PossitionalImageGenerator

sinusoidal_positional_encoding()

Task:

This is a part of viscosity estimation project.

Sub-task:

Implement positional encoding for the Markov chain model.

Description:

Probably I am going to use CNN and Transformer for this project. I will treat each frame of the video as

a Markov state and the video as a Markov chain.

But I need to provide position of the object and its velocity as input features to the model.

I want to use positional encoding to encode the position and velocity of the object in the video.

Before I have used padding to keep the scale of objects in frames.

I was thinking about by adding polar/arc like positional encoding maybe I could keep the scale of objects in frames.

But I am not sure if it is a good idea.

I will try to implement it and see how it works. Worst case I will use padding again.

Why positional encoding?

In the context of transformers, every word in a sentence is mapped to a vector through embeddings. The transformer then uses these vectors to generate keys and queries for its self-attention mechanism.

The effectiveness of this process hinges on how well the positional encoding adapts to shifts in position., which do not inherently understand the order of input data.

In a Markov chain model, especially when dealing with time series or sequential data, positional encoding helps the model to:

- Understand the temporal relationships between states.

- Capture the dynamics of the system over time.

- Maintain the order of states in the Markov chain, which is essential for accurate predictions

- Facilitate the model's ability to generalize from seen to unseen positions in the sequence

Steps:

1. Deciding on the positional encoding scheme.

one of the most important concepts of a transformer model — positional encoding.

The authors of “Attention is all you need” chose a combination of sinusoidal curves for the positional encoding vectors.

Encoding must be able to identified the position of a data in a timeseries uniquely.

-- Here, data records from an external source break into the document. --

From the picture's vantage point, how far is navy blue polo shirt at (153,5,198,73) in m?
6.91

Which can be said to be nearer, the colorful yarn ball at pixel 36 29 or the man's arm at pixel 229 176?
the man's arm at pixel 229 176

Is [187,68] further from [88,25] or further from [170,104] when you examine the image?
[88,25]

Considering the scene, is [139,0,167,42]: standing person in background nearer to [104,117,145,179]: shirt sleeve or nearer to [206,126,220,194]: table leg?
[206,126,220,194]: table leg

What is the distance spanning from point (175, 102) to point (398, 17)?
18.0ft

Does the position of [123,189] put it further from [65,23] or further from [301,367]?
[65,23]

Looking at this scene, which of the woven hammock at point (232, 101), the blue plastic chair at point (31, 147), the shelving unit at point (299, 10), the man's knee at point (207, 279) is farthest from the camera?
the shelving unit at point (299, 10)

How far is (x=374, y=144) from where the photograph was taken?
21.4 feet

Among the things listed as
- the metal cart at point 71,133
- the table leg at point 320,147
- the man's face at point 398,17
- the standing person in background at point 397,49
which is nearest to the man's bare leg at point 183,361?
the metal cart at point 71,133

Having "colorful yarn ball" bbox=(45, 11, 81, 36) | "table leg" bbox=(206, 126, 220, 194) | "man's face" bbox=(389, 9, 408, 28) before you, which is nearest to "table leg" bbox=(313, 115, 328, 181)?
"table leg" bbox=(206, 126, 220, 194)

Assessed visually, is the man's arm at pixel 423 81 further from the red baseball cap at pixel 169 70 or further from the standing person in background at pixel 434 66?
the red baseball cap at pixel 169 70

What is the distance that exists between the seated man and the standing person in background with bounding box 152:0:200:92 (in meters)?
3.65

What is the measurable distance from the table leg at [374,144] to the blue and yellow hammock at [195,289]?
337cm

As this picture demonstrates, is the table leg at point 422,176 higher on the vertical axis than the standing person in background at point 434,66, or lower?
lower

It should be able to expand to arbitrary number of data in a time series.

It should be compact and efficient. [Not one-hot encoding]

Binary encoding is not good because it is not smooth and does not generalize well.

Meaningful encoding:

we want small changes in position to correspond to small changes in representation.

The binary method, however, leads to large jumps in encoding for adjacent positions, which can confuse the model as it tries to interpret these as meaningful patterns.

Continuity:

Continuity in positional encoding helps the model to generalize better to positions it hasn’t seen. A continuous encoding scheme means that positions that are numerically close will receive similar representations, and this would aid the model in understanding patterns that span across multiple positions. Lack of smooth transitions also means that the model’s ability to interpolate and extract useful positional information is limited

Encoding scheme should not blow up the size of the input data. So a periodic function is a good choice.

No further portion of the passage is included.